DAFTAR TUGAS
A. Menurut bacaan tentang pengertian filsafat, dari kata Yunani apa filsafat berasal menurut John S. Brubacher?
B. Tulis ulang bagian bacaan tentang pengertian filsafat, mulai dari "Secara istilah, filsafat" sampai dengan "mengetahui pengetahuan itu[5].", tanpa mengubah apa pun.

TEKS BACAAN
____

Filsafat menurut Sutan Zanti Arbi (1988) berasal dari kata benda Yunani Kuno philosophia yang secara harpiah bermakna “kecintaan akan kearifan”.makna kearifan melebihi pengetahuan, karena kearifan mengharuskan adanya pengetahuan dan dalam kearifan terdapat ketajaman dan kedalaman. Sedangkan John S. Brubacher (1962) berpendapat filsafat dari kata Yunani filos dan sofia yang berarti “cinta kebijaksanaan dan ilmu pengetahuan”.[4]


Secara istilah, filsafat mengandung banyak pengertian sesuai sudut pandang para ahli bersangkutan, diantaranya:
a.          Mohammad Noor Syam (1986) merumuskan pengertian filsafat sebagai aktifitas berfikir murni atau kegiatan akal manusia dalam usaha mengerti secara mendalam segala sesuatu
b.         Menurut Hasbullah Bakry (dalam Prasetya, 1997) filsafat adalah ilmu yang menyelidiki segala sesuatu dengan mendalam mengenai ketuhanan, alam semesta dan manusia sehingga dapat menghasilkan pengetahuan tentang bagaimana hakekatnya sejauh yang dapat dicapai akal manusia dan bagaimana sikap manusia itu seharusnya setelah mengetahui pengetahuan itu[5].

____

MATERI YANG DIAMBIL
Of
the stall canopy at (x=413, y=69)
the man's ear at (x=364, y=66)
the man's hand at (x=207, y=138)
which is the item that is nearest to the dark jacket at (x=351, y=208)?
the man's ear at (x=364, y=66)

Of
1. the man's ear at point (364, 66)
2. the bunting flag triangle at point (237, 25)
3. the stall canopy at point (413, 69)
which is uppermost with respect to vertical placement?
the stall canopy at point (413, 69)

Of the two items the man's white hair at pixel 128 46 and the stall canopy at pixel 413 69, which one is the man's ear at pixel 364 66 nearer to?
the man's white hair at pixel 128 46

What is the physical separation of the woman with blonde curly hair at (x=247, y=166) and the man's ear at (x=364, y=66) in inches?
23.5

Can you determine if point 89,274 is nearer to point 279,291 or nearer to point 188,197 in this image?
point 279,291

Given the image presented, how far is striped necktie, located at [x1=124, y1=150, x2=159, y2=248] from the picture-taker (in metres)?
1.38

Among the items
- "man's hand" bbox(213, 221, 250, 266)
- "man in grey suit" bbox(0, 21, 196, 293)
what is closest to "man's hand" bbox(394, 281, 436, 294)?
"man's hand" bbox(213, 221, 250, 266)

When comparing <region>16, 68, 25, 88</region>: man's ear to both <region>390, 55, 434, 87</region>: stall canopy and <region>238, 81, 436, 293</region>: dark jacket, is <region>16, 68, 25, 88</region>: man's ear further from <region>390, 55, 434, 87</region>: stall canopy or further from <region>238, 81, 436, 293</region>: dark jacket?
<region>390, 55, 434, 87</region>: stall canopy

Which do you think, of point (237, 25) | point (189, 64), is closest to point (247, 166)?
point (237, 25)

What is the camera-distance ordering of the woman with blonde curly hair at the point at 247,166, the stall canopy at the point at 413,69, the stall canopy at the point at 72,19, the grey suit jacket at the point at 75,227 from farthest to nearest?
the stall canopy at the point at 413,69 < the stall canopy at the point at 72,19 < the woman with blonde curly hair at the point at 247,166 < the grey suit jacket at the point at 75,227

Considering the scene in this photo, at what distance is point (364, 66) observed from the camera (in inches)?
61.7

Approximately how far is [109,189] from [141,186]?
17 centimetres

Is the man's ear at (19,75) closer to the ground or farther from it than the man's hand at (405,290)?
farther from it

____

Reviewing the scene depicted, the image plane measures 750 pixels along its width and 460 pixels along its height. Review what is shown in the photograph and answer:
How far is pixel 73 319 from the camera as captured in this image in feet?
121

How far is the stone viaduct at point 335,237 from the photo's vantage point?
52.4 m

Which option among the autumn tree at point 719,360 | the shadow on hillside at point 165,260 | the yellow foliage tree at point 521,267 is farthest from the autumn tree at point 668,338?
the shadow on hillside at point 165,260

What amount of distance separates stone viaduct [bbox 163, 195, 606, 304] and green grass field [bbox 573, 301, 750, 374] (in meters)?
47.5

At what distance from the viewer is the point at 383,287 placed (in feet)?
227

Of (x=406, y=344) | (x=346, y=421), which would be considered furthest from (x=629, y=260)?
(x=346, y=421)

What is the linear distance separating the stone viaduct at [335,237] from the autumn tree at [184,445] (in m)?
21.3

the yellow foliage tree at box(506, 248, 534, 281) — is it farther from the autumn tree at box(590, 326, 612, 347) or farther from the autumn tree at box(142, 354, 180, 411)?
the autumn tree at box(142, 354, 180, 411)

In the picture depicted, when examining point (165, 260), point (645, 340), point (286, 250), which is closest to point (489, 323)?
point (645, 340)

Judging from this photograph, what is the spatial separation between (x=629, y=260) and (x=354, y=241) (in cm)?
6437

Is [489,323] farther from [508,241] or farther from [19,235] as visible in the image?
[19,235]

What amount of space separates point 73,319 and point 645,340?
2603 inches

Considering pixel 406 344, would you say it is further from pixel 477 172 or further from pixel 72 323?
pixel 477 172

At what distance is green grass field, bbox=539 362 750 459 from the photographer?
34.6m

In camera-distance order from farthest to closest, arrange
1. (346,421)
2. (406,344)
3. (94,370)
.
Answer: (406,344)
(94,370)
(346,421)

____

JAWABAN BENAR
A. Dari kata Yunani filos dan sofia, yang berarti "cinta kebijaksanaan dan ilmu pengetahuan".

B.
Secara istilah, filsafat mengandung banyak pengertian sesuai sudut pandang para ahli bersangkutan, diantaranya:
a.          Mohammad Noor Syam (1986) merumuskan pengertian filsafat sebagai aktifitas berfikir murni atau kegiatan akal manusia dalam usaha mengerti secara mendalam segala sesuatu
b.         Menurut Hasbullah Bakry (dalam Prasetya, 1997) filsafat adalah ilmu yang menyelidiki segala sesuatu dengan mendalam mengenai ketuhanan, alam semesta dan manusia sehingga dapat menghasilkan pengetahuan tentang bagaimana hakekatnya sejauh yang dapat dicapai akal manusia dan bagaimana sikap manusia itu seharusnya setelah mengetahui pengetahuan itu[5].